Even in the context of women over the age of 18, how often are physicians truly obtaining informed consent from these patients? As a registered nurse, I have given presentations to college-aged women on contraceptives and each time have been alarmed at how many of these women have no information on how contraceptives actually work and some of the basic risks that come with taking them. They are unaware that hormonal contraceptives can cause very early miscarriages of their unborn children and blood clots, mood disorders or other health complications for themselves. The average woman today makes every effort to avoid synthetic hormones in the meats they eat and the plastic products they use, and yet willingly take a daily hormone pill. Have they full consented to this? Do women truly understand?

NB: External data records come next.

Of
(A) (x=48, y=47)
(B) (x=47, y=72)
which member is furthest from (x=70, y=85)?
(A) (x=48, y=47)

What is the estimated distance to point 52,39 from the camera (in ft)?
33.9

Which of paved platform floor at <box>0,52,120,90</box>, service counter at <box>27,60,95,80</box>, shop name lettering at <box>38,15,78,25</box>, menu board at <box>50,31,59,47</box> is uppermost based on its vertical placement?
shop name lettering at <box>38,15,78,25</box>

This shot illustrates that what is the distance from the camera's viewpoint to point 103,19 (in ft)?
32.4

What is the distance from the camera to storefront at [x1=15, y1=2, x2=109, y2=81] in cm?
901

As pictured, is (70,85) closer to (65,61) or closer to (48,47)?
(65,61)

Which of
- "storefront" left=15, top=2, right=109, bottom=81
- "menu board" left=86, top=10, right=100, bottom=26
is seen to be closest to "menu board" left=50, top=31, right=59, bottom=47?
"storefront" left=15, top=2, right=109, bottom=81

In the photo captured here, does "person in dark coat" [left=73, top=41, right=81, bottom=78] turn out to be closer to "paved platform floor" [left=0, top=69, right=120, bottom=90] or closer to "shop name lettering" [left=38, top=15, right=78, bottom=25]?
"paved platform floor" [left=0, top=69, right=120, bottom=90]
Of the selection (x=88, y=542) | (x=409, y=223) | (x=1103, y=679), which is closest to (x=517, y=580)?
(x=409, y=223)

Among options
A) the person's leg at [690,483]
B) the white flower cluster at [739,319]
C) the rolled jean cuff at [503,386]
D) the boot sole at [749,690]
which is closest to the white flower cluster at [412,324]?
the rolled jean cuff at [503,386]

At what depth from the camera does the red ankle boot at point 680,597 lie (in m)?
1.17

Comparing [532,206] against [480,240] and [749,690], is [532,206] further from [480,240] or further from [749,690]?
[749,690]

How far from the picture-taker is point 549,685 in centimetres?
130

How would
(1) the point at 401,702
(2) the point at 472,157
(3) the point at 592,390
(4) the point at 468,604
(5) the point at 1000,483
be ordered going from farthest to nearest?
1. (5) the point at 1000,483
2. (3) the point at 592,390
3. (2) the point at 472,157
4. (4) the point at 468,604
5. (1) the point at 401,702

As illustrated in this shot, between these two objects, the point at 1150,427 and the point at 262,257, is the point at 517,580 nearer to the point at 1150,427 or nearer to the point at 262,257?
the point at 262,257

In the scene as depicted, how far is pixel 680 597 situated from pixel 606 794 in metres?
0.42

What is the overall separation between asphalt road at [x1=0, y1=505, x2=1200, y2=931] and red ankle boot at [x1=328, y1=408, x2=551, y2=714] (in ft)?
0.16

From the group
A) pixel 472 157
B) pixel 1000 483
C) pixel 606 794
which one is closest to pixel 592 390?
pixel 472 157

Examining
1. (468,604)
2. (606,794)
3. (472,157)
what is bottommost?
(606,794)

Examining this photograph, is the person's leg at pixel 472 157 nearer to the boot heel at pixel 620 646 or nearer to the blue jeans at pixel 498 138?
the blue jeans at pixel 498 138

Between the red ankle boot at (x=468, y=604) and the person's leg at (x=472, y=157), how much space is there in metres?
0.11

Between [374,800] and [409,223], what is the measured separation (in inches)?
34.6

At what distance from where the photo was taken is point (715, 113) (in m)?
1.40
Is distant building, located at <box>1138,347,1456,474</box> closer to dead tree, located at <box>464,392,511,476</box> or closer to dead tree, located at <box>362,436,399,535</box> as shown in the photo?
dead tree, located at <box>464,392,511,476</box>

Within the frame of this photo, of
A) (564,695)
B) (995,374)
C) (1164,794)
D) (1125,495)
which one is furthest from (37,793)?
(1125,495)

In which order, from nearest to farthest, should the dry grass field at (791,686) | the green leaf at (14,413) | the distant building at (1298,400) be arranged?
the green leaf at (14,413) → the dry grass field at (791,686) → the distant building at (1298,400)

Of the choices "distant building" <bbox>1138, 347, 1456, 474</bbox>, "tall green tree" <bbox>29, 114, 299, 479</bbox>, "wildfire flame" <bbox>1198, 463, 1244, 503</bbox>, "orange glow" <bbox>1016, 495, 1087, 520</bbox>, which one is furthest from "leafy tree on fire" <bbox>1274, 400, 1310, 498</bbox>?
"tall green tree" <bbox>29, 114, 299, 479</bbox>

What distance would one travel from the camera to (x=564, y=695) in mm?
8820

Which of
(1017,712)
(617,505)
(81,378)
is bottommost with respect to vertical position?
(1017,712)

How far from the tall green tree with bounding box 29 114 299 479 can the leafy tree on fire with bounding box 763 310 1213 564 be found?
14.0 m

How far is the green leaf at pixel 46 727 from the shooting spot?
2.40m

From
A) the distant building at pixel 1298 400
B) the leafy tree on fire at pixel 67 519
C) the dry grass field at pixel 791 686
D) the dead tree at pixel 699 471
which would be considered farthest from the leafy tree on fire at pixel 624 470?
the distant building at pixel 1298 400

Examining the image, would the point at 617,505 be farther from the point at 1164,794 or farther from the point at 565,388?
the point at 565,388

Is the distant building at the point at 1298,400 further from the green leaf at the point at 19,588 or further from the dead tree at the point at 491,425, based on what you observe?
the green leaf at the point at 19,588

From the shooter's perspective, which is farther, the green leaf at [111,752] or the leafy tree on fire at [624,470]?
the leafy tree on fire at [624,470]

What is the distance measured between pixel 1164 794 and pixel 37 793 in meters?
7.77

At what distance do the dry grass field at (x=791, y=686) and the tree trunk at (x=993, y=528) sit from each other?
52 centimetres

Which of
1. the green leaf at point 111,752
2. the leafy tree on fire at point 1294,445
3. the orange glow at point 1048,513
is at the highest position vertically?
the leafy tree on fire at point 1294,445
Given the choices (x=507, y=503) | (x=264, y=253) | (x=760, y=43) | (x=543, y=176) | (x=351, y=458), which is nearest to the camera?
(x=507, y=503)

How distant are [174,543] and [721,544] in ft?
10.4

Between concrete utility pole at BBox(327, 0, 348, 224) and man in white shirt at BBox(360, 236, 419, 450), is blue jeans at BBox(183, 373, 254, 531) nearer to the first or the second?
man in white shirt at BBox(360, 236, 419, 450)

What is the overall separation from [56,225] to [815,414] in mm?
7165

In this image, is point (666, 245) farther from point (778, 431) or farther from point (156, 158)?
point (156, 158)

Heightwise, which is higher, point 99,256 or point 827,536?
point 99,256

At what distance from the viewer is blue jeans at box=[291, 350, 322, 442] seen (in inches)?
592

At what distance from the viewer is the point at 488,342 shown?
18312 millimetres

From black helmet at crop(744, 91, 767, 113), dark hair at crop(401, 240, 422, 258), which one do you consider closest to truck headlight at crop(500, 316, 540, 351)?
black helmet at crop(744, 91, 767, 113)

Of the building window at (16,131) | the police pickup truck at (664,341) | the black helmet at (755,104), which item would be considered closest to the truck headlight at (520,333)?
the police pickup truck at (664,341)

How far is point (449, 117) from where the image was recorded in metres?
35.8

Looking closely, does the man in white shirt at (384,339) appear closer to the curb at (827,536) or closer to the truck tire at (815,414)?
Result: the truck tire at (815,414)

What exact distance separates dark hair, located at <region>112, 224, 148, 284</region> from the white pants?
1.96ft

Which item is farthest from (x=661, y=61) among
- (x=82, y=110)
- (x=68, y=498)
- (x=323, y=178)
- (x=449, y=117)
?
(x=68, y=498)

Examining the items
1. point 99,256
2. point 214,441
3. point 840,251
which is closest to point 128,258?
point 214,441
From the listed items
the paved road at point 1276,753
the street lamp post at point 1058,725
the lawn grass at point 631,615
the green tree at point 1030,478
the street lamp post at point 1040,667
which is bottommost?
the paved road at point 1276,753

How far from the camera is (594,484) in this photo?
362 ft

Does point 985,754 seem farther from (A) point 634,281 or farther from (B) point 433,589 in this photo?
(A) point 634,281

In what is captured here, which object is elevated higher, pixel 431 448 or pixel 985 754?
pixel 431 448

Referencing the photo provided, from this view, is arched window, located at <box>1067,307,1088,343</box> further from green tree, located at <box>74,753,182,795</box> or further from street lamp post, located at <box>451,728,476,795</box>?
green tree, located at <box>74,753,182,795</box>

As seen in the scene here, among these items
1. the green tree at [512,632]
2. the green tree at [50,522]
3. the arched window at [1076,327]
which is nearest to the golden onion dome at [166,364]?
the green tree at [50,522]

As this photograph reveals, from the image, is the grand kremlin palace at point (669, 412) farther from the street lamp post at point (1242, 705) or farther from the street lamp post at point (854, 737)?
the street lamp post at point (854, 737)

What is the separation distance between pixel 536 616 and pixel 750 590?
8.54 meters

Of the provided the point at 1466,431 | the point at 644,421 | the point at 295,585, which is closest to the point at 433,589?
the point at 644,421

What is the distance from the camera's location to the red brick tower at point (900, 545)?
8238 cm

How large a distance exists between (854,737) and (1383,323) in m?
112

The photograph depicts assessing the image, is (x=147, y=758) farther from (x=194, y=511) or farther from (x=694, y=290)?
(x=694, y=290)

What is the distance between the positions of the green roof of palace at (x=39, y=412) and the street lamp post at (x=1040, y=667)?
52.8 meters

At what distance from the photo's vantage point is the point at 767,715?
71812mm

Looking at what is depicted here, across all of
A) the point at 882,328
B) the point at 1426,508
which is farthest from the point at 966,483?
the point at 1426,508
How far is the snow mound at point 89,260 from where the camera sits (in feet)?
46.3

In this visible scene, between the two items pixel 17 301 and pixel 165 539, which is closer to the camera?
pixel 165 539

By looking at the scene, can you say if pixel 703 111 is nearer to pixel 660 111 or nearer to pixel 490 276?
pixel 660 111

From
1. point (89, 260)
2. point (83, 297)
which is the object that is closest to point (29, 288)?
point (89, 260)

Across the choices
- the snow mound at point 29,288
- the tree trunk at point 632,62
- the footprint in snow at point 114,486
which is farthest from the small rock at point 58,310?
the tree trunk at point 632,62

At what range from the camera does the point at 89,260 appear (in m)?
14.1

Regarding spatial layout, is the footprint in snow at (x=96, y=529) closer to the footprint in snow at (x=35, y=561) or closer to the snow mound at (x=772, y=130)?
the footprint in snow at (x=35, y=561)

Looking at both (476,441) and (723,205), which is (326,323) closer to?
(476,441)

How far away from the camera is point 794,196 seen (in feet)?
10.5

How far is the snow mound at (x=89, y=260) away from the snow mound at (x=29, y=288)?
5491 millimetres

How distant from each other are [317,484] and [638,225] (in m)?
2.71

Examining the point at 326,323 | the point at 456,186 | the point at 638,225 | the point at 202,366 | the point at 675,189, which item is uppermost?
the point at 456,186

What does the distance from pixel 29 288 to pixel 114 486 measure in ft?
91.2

As a nurse, a young mother and a woman I fear that our culture has simply accepted the “fact” that all teens are having intercourse, or want to be having intercourse, and therefore we must do whatever possible to “protect them,” regardless of the secondary risks that this “protection” may carry. If we believe that teens are mature enough to be making these huge decisions regarding their sexuality, then why not be certain that they understand the risks and the alternatives? Why are we not teaching women, both young and not-so-young, that their fertility is a sign of health and wellness, something to treasure and appreciate, rather than something to suppress and poison? The desire to keep women and girls “safe” comes from a good place, but we can’t truly be helping anyone by only giving them half of the information they need to truly make an informed decision.